Emulating the Minnesota Historical Society Press, which seven years ago implemented an ambitious new business model emphasizing personal narratives with universal themes, Kathy Borkowski, director of the Wisconsin Historical Society Press, has taken the 152-year-old press in new directions in the past three years. While not getting the same dramatic 280% jump in sales as MHS Press, which has released bestselling memoirs like Packinghouse Daughter by Cheri Register and Baghdad Express by Joel Turnipseed, WHS Press's new business model has already affected its bottom line.
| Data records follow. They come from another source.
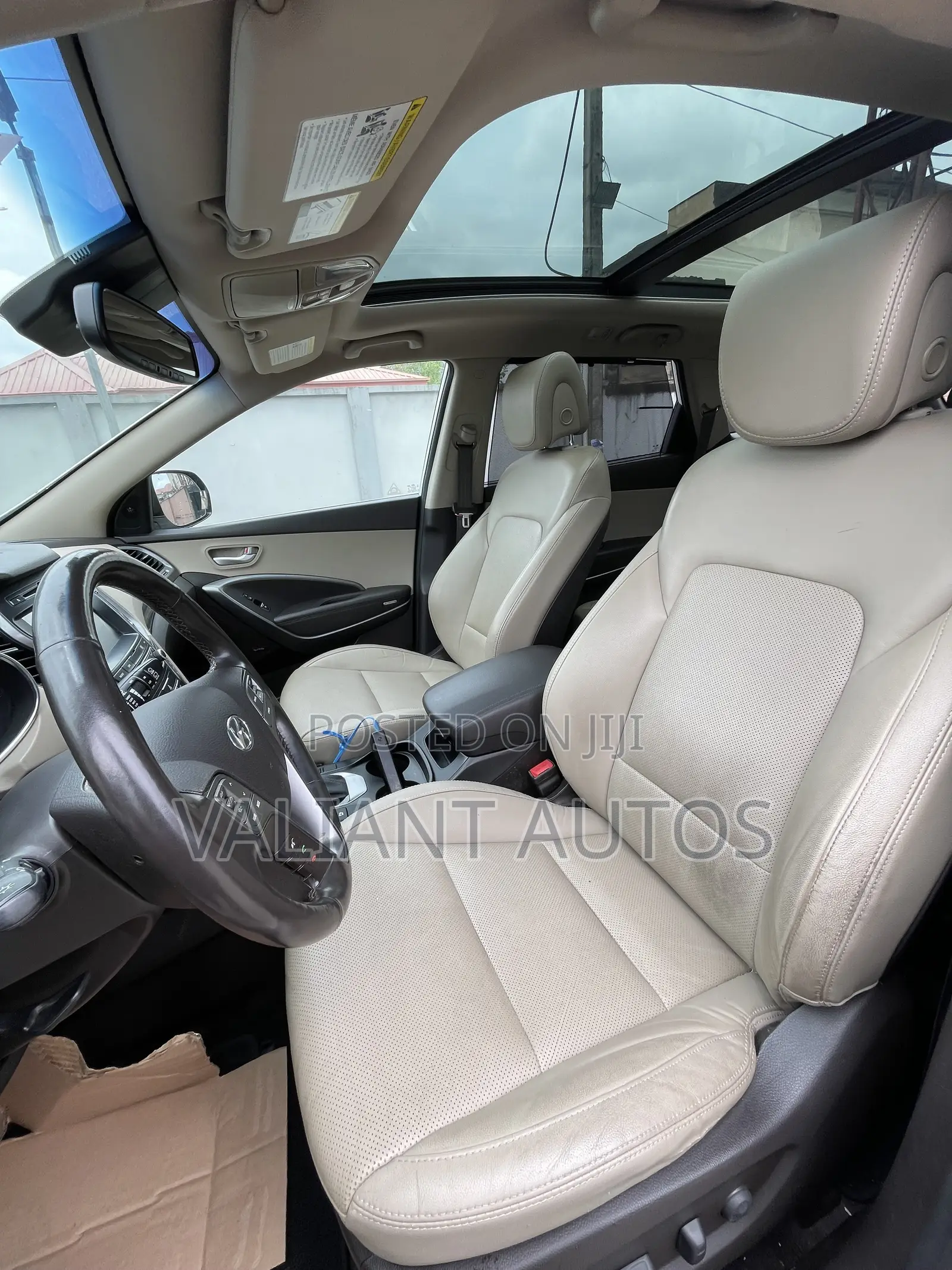 Hyundai Santa Fe 2018 White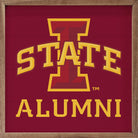 Alumni Iowa State 16x16 / Red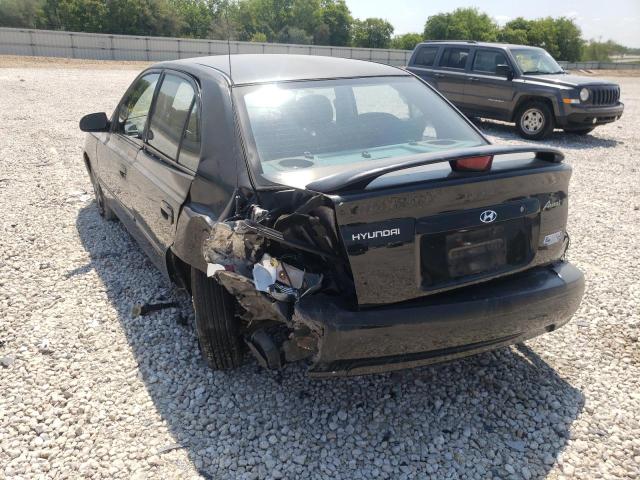 Photo 9 from auction – 2002 HYUNDAI ACCENT GL with VIN KMHCG45C32U268518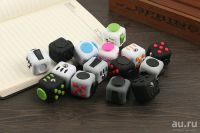 Лот: 9834819. Фото: 7. Fidget Cube Антистрессовый кубик...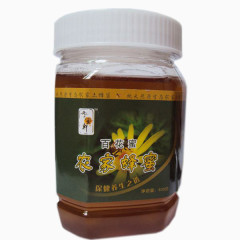 农村土蜂蜜平面素材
Under Borkowski's tenure (she came aboard in 2004), sales have increased 50% in the past four years, from $210,000 in fiscal year 2004 to an anticipated $310,000 in fiscal year 2008. Meanwhile, the press's annual output remains steady—about 10 titles a year.

“We're trying to make our books work a little harder and reach a broader audience,” Borkowski explained. “That's where the increase in sales is coming from.”

Instead of publishing the antiquarian books and academic monographs on important people and events in Wisconsin's past, Borkowski has brought out personal narratives of ordinary Wisconsinites in extraordinary circumstances, beginning with the fall 2005 release, Third Down and a War to Go: The 1942 All-American Wisconsin Badgers by Terry Frei.

This account of the phenomenal season of the University of Wisconsin's football team before Pearl Harbor, and its players' subsequent actions fighting in World War II, sold 7,000 copies in hardcover. The book was reviewed in consumer media nationwide, including the San Francisco Chronicle and New York Post. A revised edition of Third Down, with a new foreword by Pulitzer Prize—winning journalist David Maraniss (author of a bestselling bio of Vince Lombardi), was released in paper this past summer.

“Everything starts with Wisconsin,” Borkowski said. “We've really turned our attention to things that will be of interest to the average person with an interest in their state's heritage. But we have some things we feel go beyond Wisconsin for a national audience.”

The press has continued to focus on personal narratives with universal themes by releasing such books as Voices from Viet Nam and Women Remember the War, 1941—1945.

This past fall, WHS Press expanded beyond first-person accounts of past events by releasing Private Soldiers: A Year in Iraq with a Wisconsin National Guard Unit by Benjamin Buchholz, an illustrated chronicle of the unit's deployment, with interviews of American soldiers as well as Iraqi nationals.

“This takes us in a new direction,” Borkowski said. “This is history in the making, history happening right now. To do something so current reaches a new audience for us.”

Since its late September release, Private Soldiers has sold 2,800 copies of a 5,000-copy first print run.

Besides publishing the personal accounts of Wisconsinites in wartime, WHS Press intends to focus on them engaged in agriculture and in sports, two pursuits very important to residents of a state that not only produces much of this nation's dairy products but is home to the resurgent Green Bay Packers. WHS Press will release Old Farm by Jerry Apps in 2008 and a history of the Milwaukee Braves in 2009. A new series, Places Along the Way, is also planned, with the first title in the series, Fill 'Er Up: The Glory Days of Wisconsin Gas Stations by Jim Draeger and Mark Speltz, scheduled for release in 2008.

“This series illustrates how we display our heritage through the places we build,” Borkowski explained. Future titles will include volumes on opera houses, movie theaters, breweries and barns throughout the state. Wisconsin Public Television is producing documentaries in conjunction with the volumes in the series.

While publishing trade titles for a broader market has pumped up sales at WHS Press, the switch two years ago from having the press's books distributed by University of Wisconsin Press to the Chicago Distribution Center at the University of Chicago has also improved sales.

“Our books were so buried in their catalogue,” Borkowski said of the eight-year distribution arrangement with University of Wisconsin Press, “it was not a good fit.”

MHS Press director Greg Britton, who has just been hired by the Getty Trust to oversee its publishing program, is confident that WHS Press is headed in the right direction.

“They have many pieces in place to make a viable regional publishing program,” Britton said. “Institutional backing, a strong collection, a region that values literacy, and its history and culture.

“Personal narratives, like, for example, Steven R. Kinsella's 900 Miles from Nowhere: Voices from the Homestead Frontier, speak to a region that's underserved by the publishing world,” Britton added, referring to a 2006 MHS release, which has sold almost 10,000 copies in hardcover.

“National publishing happens on the coasts, and regional publishing in the Midwest, with historical society presses and university presses,” he remarked. “The most exciting books are coming from those presses.”